The crisis-hit Office for National Statistics apologised yesterday as it revealed its latest blunder – admitting that it had overestimated retail sales this year.
July’s figures were delayed for two weeks after an error in compiling them was identified, prompting revisions to mistakes in previous months’ figures.
The revisions suggested retail sales grew by 1.1 per cent over the first half of the year rather than 1.7 per cent as previously calculated.
Britain’s number-crunching agency is already under enormous pressure after admitting to mistakes in unemployment and inflation data.

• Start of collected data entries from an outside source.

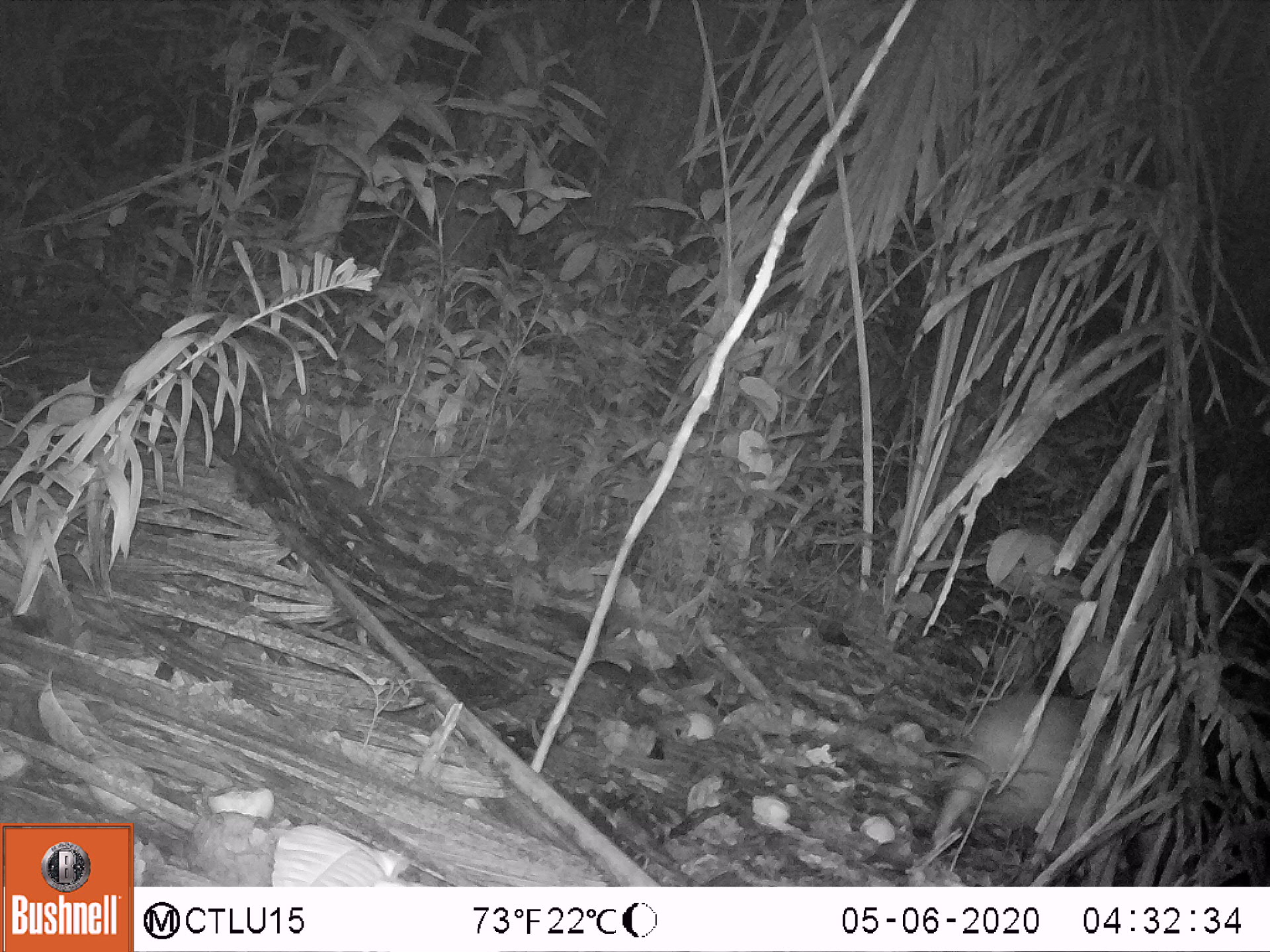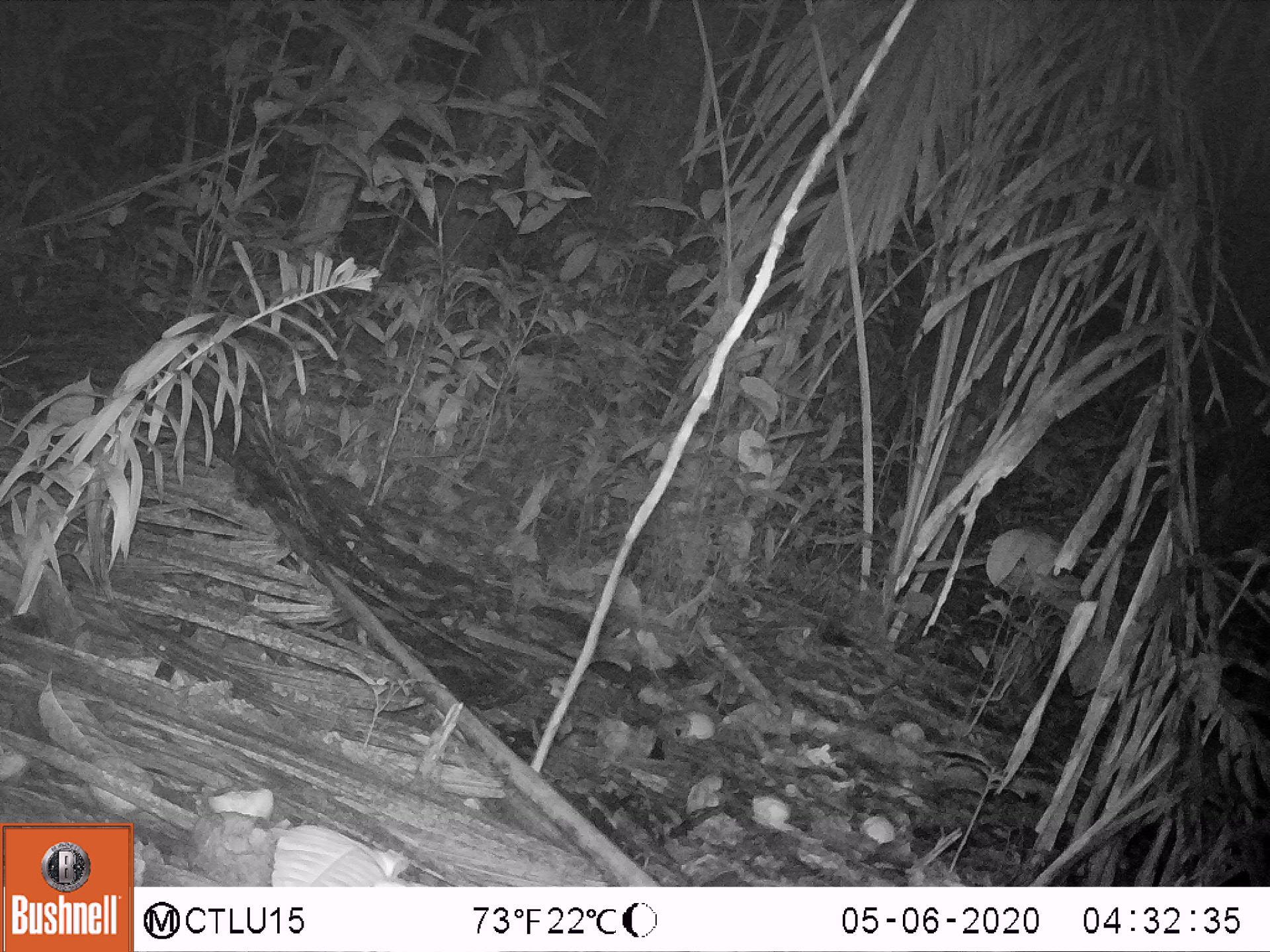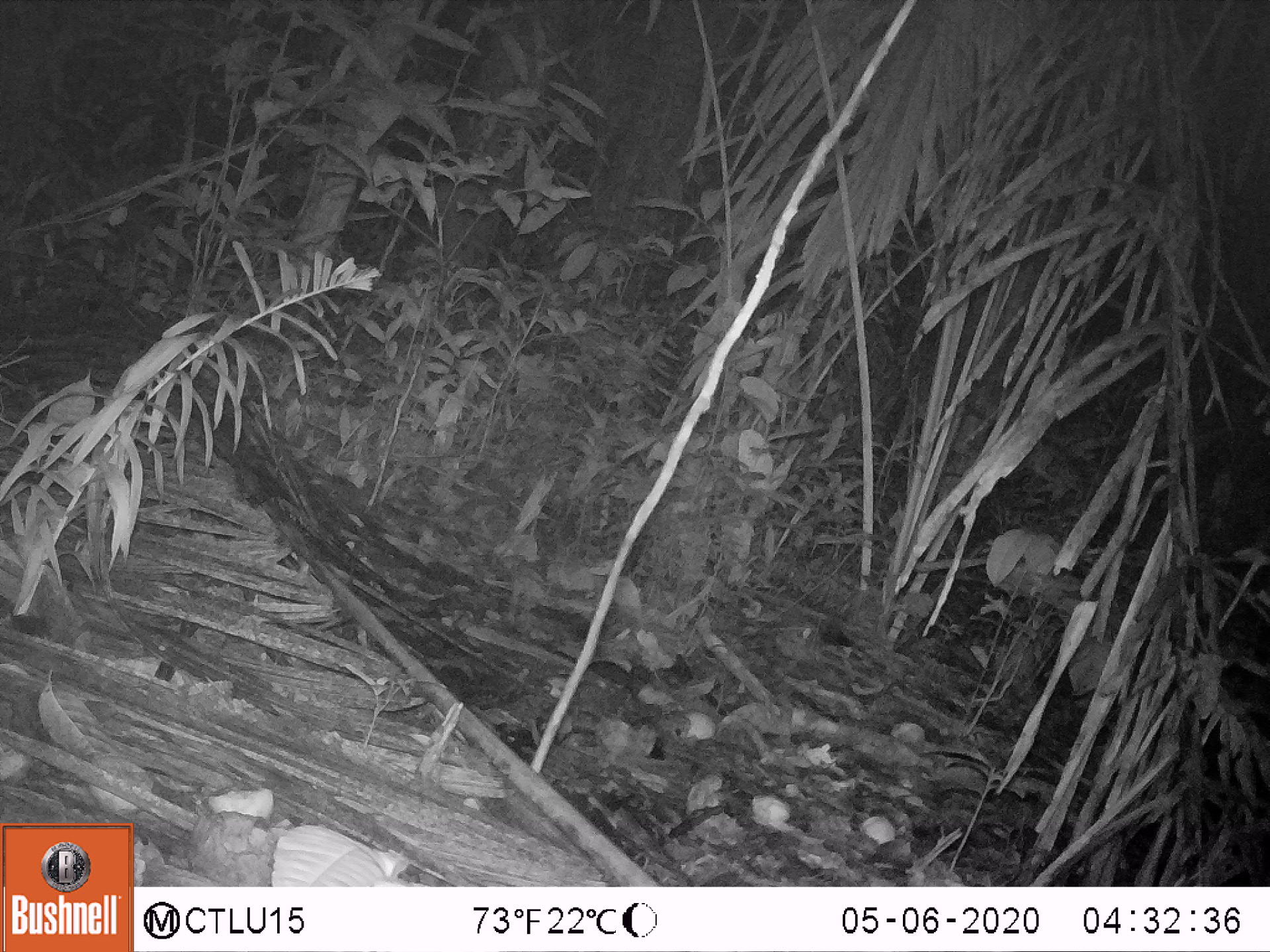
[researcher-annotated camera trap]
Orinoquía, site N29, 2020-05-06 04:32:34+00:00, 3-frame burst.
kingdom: Animalia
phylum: Chordata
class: Mammalia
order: Rodentia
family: Cuniculidae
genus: Cuniculus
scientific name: Cuniculus paca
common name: spotted paca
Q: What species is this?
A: Spotted paca (Cuniculus paca).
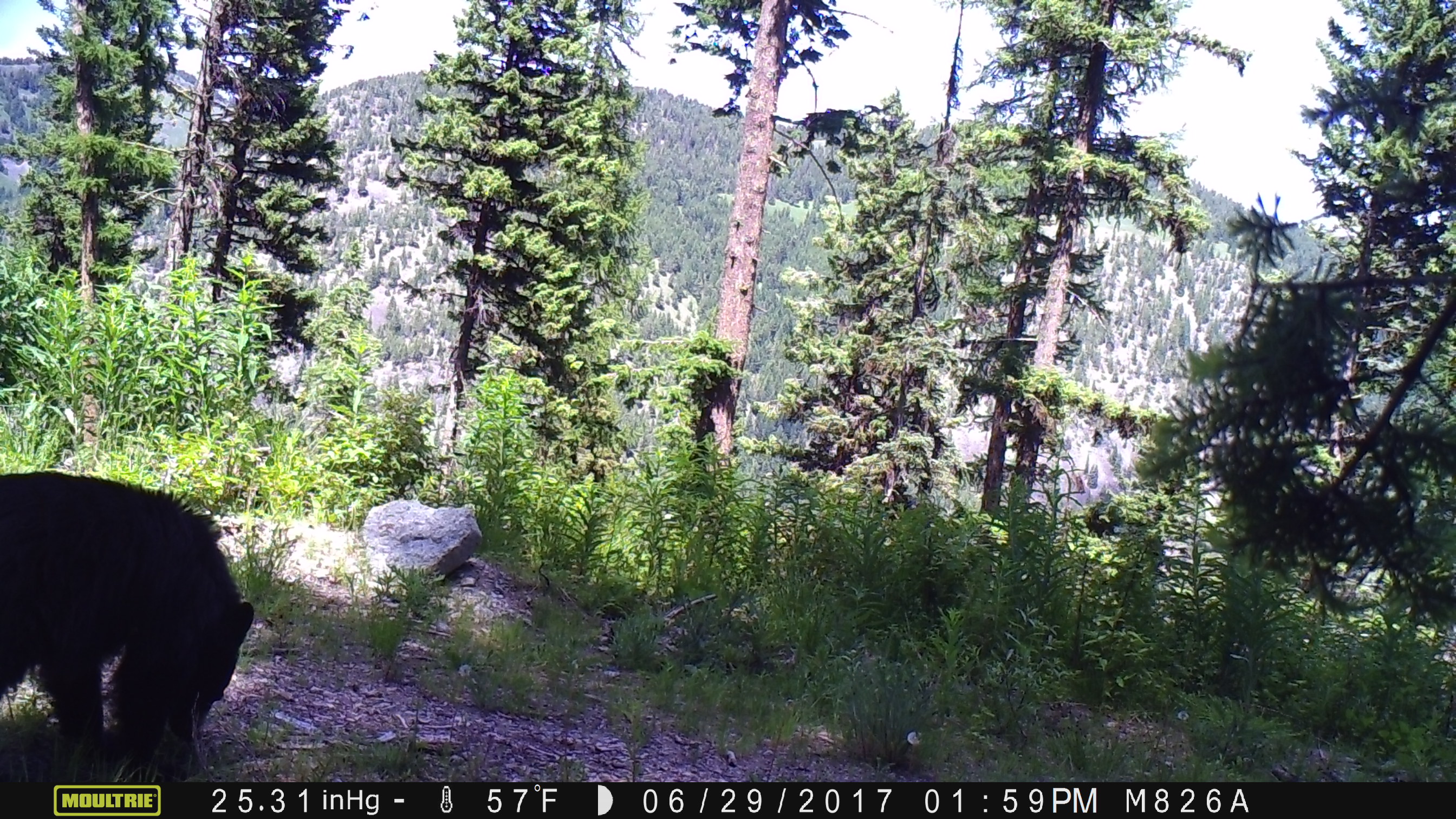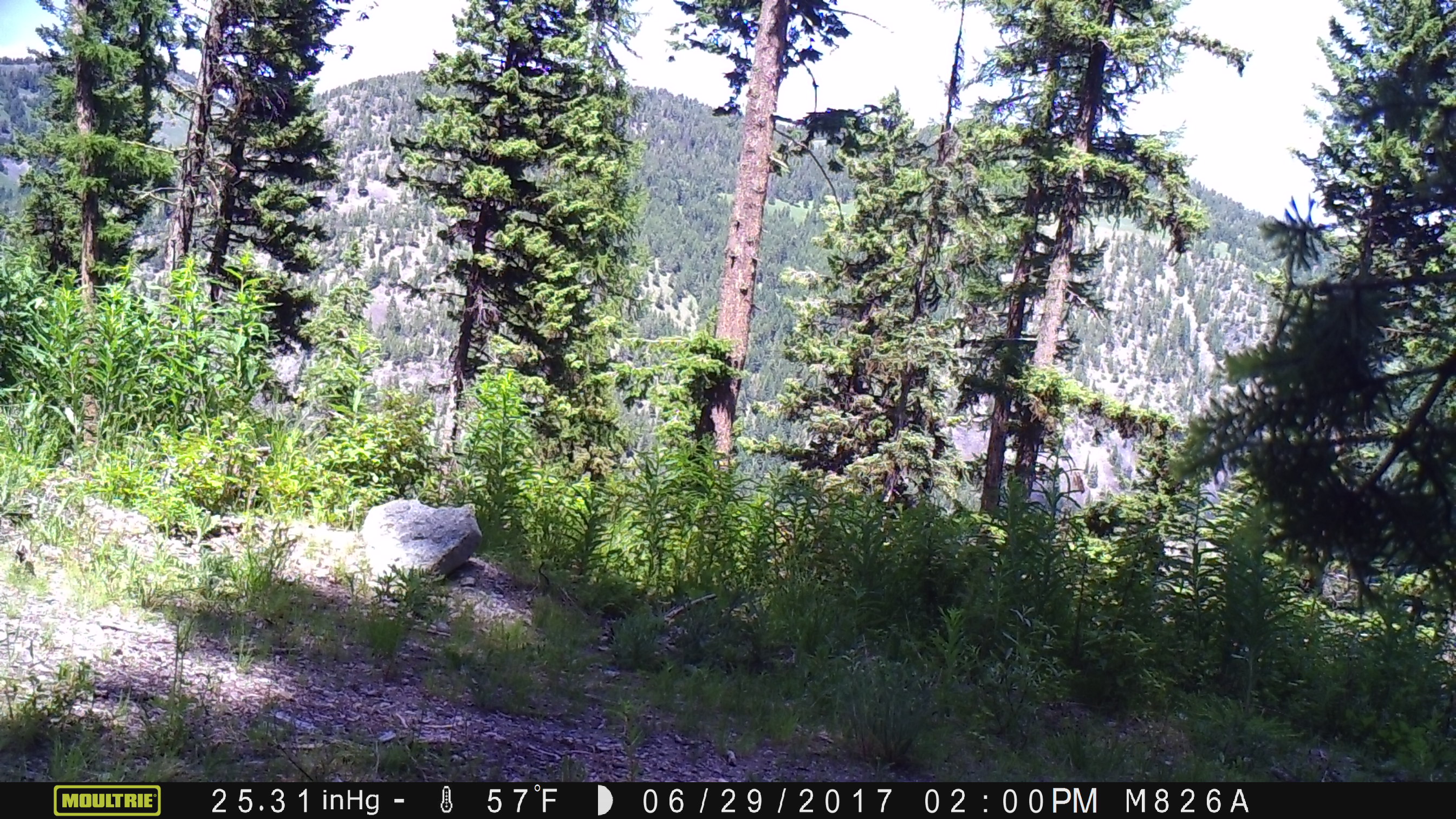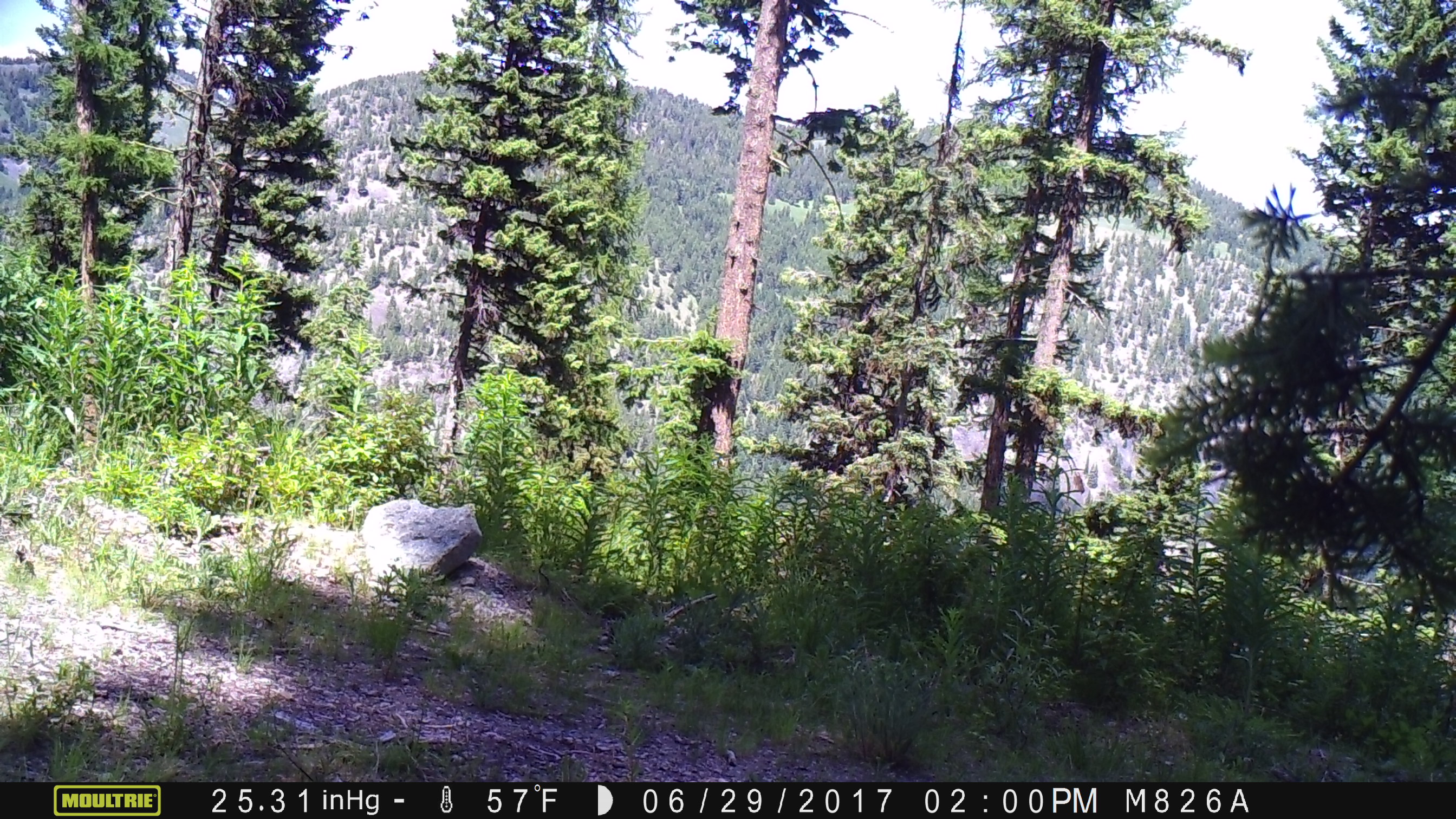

The chronic problems at the ONS have created major frustrations for ministers and the Bank of England trying to assess the state of the economy.
Retail sales figures for July – which showed a 0.6 per cent increase – were better than expected.

Crisis-hit: The Office for National Statistics has admitted that it had overestimated retail sales this year
They were supposed to have been released two weeks earlier but were delayed after the ONS admitted to a mistake in how it adjusts figures to account for seasonal variations such as when Easter falls each year.
James Benford, the ONS’s director general of economic statistics, said: ‘I apologise for the delay to this release and for the errors in how we have been seasonally adjusting these data.’
The official retail sales figures have long attracted scorn among analysts, with independent expert Nick Bubb deriding the data as coming from ‘planet ONS’.
But it is ONS labour market figures that have come under particular scrutiny.
Jobs figures are critical to the Bank of England in helping to decide whether it needs to cut interest rates as the economy stutters or leave them higher for longer if it is threatening to overheat.
Back in 2023, Bank governor Andrew Bailey said the official employment number could be out by as much as a million.
Former Bank chief economist Andy Haldane has said it meant rate-setters were ‘flying in fog about the labour market’.